【再】クレヨンしんちゃん 嵐を呼ぶモーレツ! オトナ帝国の逆襲 >> 生きる覚悟

ここでの主題であるノスタルジー論争には正直興味はない。20代学生の筆者にとって、大阪万博は教科書上の出来事にしか過ぎず、家族(子ども)に対する思い入れがあるわけでもなく、むしろ(この映画の中での定義に沿うと)大人でも子どもでもないことに疎外感すら感じる。[※]

(そうは言っても、「懐かしいって、そんなにいいことなのかなあ?」という風間くんの一言が、懐古主義(このブログを読んでもらってればわかると思いますが)の筆者の胸に突き刺さるのだ。ぐはっ。)

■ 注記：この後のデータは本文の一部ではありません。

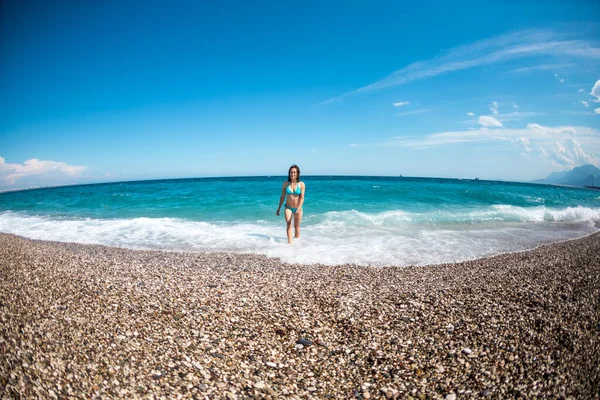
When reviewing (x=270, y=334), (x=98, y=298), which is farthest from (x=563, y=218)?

ただ、この映画を観て涙を禁じ得ないのは、「死なせない演出」

ラストシーン。大人たちを惑わした悪党のボス(ケン)とその連れ(チャコ)が、タワーから飛び降りようとする。足を踏み出そうとしたその刹那、足下から二人に襲いかかってくる鳩。(その足下には鳩の巣があり、雛がいた)。後ずさる二人。風・・・。「死にたくないっ・・・」(チャコ)。「──また、家族に邪魔された」(ケン)。

世の中フィクションなのをいいことにバッサバッサと人を殺し過ぎなことに不満タラタラなのだが(いったい一日に何人死んでんだよ)、逆に「死なせない」のがいかに難しいか、そしてその覚悟が自分にあるかと考えさせられる。

覚悟して生きろ。

多少他人(鳩)任せな感もするが、下手に言葉にしなくても(しない方がより強く)伝えることはできるんだよ、と。(ゲ*戦記の中の人に爪の垢を煎じて…)


※しかし20代というこの年が、人生の中でこういうテーマから最も離れている時期であるにも関わらず、何故か頬を伝う熱いモノが止まらないのだ。